# What is needed:
Would you retype each of the records exactly as shown?

┌──

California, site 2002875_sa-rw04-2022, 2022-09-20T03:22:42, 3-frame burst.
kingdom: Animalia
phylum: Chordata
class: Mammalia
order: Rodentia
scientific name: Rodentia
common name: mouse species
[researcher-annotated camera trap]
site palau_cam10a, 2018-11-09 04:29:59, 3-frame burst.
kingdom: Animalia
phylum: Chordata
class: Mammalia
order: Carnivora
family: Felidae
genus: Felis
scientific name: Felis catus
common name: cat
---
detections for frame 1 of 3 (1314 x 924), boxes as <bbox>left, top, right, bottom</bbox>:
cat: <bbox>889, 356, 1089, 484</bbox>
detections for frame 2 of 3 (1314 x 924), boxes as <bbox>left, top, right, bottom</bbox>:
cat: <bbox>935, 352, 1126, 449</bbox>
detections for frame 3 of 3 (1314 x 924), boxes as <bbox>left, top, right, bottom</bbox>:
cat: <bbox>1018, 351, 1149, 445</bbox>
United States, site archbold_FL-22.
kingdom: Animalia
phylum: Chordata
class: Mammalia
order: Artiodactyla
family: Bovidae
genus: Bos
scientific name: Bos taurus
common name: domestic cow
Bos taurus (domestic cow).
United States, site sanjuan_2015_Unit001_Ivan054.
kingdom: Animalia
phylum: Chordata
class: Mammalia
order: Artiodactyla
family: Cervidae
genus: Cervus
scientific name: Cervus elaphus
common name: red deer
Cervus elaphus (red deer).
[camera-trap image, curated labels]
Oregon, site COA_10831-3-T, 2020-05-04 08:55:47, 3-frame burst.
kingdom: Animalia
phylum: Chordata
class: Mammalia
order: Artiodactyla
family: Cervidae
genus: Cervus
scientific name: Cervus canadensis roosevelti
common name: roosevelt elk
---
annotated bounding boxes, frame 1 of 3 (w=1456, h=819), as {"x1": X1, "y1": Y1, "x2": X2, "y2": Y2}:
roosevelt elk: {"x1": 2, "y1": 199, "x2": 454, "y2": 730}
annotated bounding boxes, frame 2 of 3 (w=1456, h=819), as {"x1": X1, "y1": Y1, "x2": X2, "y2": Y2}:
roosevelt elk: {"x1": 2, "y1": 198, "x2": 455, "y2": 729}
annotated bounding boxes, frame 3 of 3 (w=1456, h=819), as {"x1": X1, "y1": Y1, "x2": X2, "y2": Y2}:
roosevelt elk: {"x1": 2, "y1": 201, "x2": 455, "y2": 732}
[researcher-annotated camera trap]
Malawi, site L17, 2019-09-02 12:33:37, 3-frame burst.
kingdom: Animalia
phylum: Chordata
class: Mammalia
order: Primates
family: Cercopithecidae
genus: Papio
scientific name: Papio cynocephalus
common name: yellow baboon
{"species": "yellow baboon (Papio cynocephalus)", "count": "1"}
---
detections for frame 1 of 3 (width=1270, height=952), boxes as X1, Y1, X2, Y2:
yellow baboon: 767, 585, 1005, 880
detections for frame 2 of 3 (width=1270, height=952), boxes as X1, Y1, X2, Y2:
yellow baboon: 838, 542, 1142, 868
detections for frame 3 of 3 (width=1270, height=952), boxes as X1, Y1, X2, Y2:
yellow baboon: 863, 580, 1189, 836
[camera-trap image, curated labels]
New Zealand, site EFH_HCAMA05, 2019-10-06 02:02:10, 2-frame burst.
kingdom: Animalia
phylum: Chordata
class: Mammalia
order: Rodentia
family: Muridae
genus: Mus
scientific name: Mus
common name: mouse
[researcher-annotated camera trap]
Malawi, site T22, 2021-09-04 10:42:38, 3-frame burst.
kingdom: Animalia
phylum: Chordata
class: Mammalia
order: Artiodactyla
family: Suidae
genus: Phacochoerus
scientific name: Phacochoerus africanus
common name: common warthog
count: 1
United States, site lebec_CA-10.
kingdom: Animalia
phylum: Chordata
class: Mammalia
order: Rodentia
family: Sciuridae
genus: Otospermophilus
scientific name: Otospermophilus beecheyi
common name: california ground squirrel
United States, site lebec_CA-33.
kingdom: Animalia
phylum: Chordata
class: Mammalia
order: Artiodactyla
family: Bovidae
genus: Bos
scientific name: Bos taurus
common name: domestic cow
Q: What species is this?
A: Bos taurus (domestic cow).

└──

# Response box:
California, site 2002875_sa-rw04-2022, 2022-09-20T03:22:42, 3-frame burst.
kingdom: Animalia
phylum: Chordata
class: Mammalia
order: Rodentia
scientific name: Rodentia
common name: mouse species
[researcher-annotated camera trap]
site palau_cam10a, 2018-11-09 04:29:59, 3-frame burst.
kingdom: Animalia
phylum: Chordata
class: Mammalia
order: Carnivora
family: Felidae
genus: Felis
scientific name: Felis catus
common name: cat
---
detections for frame 1 of 3 (1314 x 924), boxes as <bbox>left, top, right, bottom</bbox>:
cat: <bbox>889, 356, 1089, 484</bbox>
detections for frame 2 of 3 (1314 x 924), boxes as <bbox>left, top, right, bottom</bbox>:
cat: <bbox>935, 352, 1126, 449</bbox>
detections for frame 3 of 3 (1314 x 924), boxes as <bbox>left, top, right, bottom</bbox>:
cat: <bbox>1018, 351, 1149, 445</bbox>
United States, site archbold_FL-22.
kingdom: Animalia
phylum: Chordata
class: Mammalia
order: Artiodactyla
family: Bovidae
genus: Bos
scientific name: Bos taurus
common name: domestic cow
Bos taurus (domestic cow).
United States, site sanjuan_2015_Unit001_Ivan054.
kingdom: Animalia
phylum: Chordata
class: Mammalia
order: Artiodactyla
family: Cervidae
genus: Cervus
scientific name: Cervus elaphus
common name: red deer
Cervus elaphus (red deer).
[camera-trap image, curated labels]
Oregon, site COA_10831-3-T, 2020-05-04 08:55:47, 3-frame burst.
kingdom: Animalia
phylum: Chordata
class: Mammalia
order: Artiodactyla
family: Cervidae
genus: Cervus
scientific name: Cervus canadensis roosevelti
common name: roosevelt elk
---
annotated bounding boxes, frame 1 of 3 (w=1456, h=819), as {"x1": X1, "y1": Y1, "x2": X2, "y2": Y2}:
roosevelt elk: {"x1": 2, "y1": 199, "x2": 454, "y2": 730}
annotated bounding boxes, frame 2 of 3 (w=1456, h=819), as {"x1": X1, "y1": Y1, "x2": X2, "y2": Y2}:
roosevelt elk: {"x1": 2, "y1": 198, "x2": 455, "y2": 729}
annotated bounding boxes, frame 3 of 3 (w=1456, h=819), as {"x1": X1, "y1": Y1, "x2": X2, "y2": Y2}:
roosevelt elk: {"x1": 2, "y1": 201, "x2": 455, "y2": 732}
[researcher-annotated camera trap]
Malawi, site L17, 2019-09-02 12:33:37, 3-frame burst.
kingdom: Animalia
phylum: Chordata
class: Mammalia
order: Primates
family: Cercopithecidae
genus: Papio
scientific name: Papio cynocephalus
common name: yellow baboon
{"species": "yellow baboon (Papio cynocephalus)", "count": "1"}
---
detections for frame 1 of 3 (width=1270, height=952), boxes as X1, Y1, X2, Y2:
yellow baboon: 767, 585, 1005, 880
detections for frame 2 of 3 (width=1270, height=952), boxes as X1, Y1, X2, Y2:
yellow baboon: 838, 542, 1142, 868
detections for frame 3 of 3 (width=1270, height=952), boxes as X1, Y1, X2, Y2:
yellow baboon: 863, 580, 1189, 836
[camera-trap image, curated labels]
New Zealand, site EFH_HCAMA05, 2019-10-06 02:02:10, 2-frame burst.
kingdom: Animalia
phylum: Chordata
class: Mammalia
order: Rodentia
family: Muridae
genus: Mus
scientific name: Mus
common name: mouse
[researcher-annotated camera trap]
Malawi, site T22, 2021-09-04 10:42:38, 3-frame burst.
kingdom: Animalia
phylum: Chordata
class: Mammalia
order: Artiodactyla
family: Suidae
genus: Phacochoerus
scientific name: Phacochoerus africanus
common name: common warthog
count: 1
United States, site lebec_CA-10.
kingdom: Animalia
phylum: Chordata
class: Mammalia
order: Rodentia
family: Sciuridae
genus: Otospermophilus
scientific name: Otospermophilus beecheyi
common name: california ground squirrel
United States, site lebec_CA-33.
kingdom: Animalia
phylum: Chordata
class: Mammalia
order: Artiodactyla
family: Bovidae
genus: Bos
scientific name: Bos taurus
common name: domestic cow
Q: What species is this?
A: Bos taurus (domestic cow).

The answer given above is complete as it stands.